Eu também fiz mergulho com snorkel na Zimbros EcoTour. No início, confesso que fiquei com medo. Mas a instrutora foi super paciente e me ajudou a relaxar. E, no final, consegui! Enfrentei o fundo do mar com tranquilidade.

Encerramos a viagem com uma visita a Balneário Camboriú: andamos na Roda Gigante, exploramos o Oceanic Aquarium, visitamos a Casa do Pirata e admiramos os Carros Antigos.

Tudo dentro do que eu consigo lidar. Tudo bem planejado.


Foz do Iguaçu, 2024: Frio, Crise e Descobertas

Em julho de 2024, fizemos uma viagem para Foz do Iguaçu. Pegamos um ônibus e, para ser sincero, tive uma crise de ansiedade por causa do frio intenso. Mas, tirando isso, a viagem foi um sucesso!

Mais uma vez, a previsibilidade foi nossa aliada.

Visitamos o tio da Márcia, o Templo Budista, o Museu de Cera, o Car Wash, o Show das Águas, o Parque das Aves e, claro, as Cataratas, onde senti o orvalho no meu rosto como um abraço da natureza.

Na Argentina, exploramos a Aripuca, o centro de Puerto Iguazú e o Marco das Três Fronteiras do lado argentino.

Vi figuras de cera, carros incríveis e pássaros fantásticos. Foi a segunda vez que viajei para outro país. A primeira foi em 2014, quando fui ao Paraguai. Naquela época, viajei de carro com meus sogros e ficamos na casa do tio da minha esposa. Conhecemos a Usina Hidrelétrica de Itaipu, mas as Cataratas só conheci neste ano de 2024.

Nesta última visita a Foz, voltei com a sensação de que posso viajar, desde que me respeitem do jeito que sou.


O Que Aprendi Viajando Como Autista Adulto

Viajar me tira da rotina, e isso, por si só, já é o suficiente para me deixar em colapso. Mas aprendi que, para nós autistas, o medo não está em viajar, mas sim no que é inesperado.

A previsibilidade é como uma bússola emocional para mim. Quando sei o que vai acontecer, meu cérebro se acalma. E com o suporte e apoio da minha esposa, tudo se torna mais organizado. Com um roteiro, explicações, tempo e cuidado, tudo flui melhor.

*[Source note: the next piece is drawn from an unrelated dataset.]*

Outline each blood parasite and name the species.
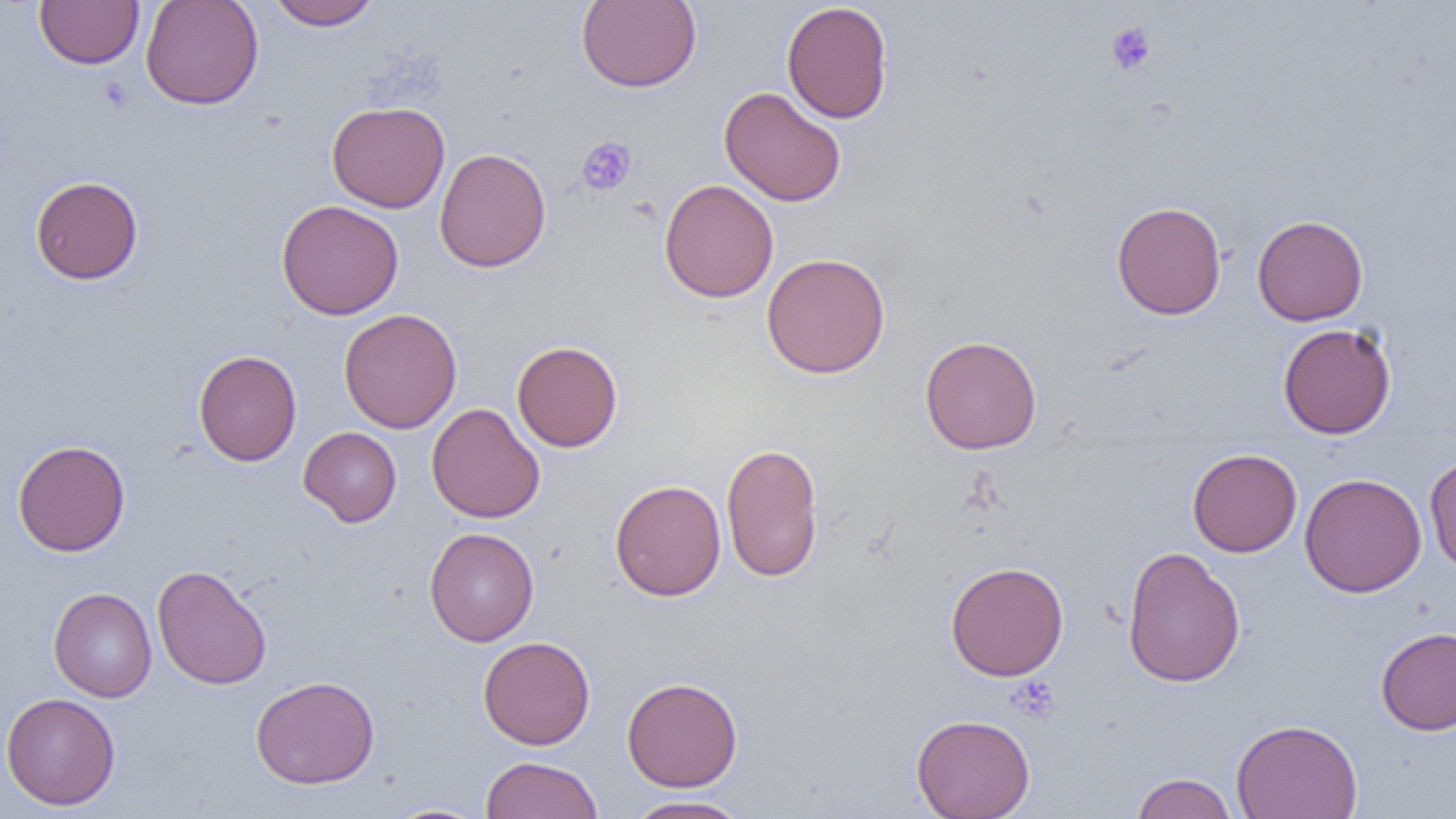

Sou autista. Adulto. E posso viver experiências incríveis, desde que o mundo não me engula de uma vez.

O que eu preciso é de:

  • Tempo;
  • Silêncio;
  • Roteiro;
  • Apoio emocional;
  • Respeito sensorial.

Quando essas necessidades são atendidas, o mundo se abre para mim, e eu posso ir longe.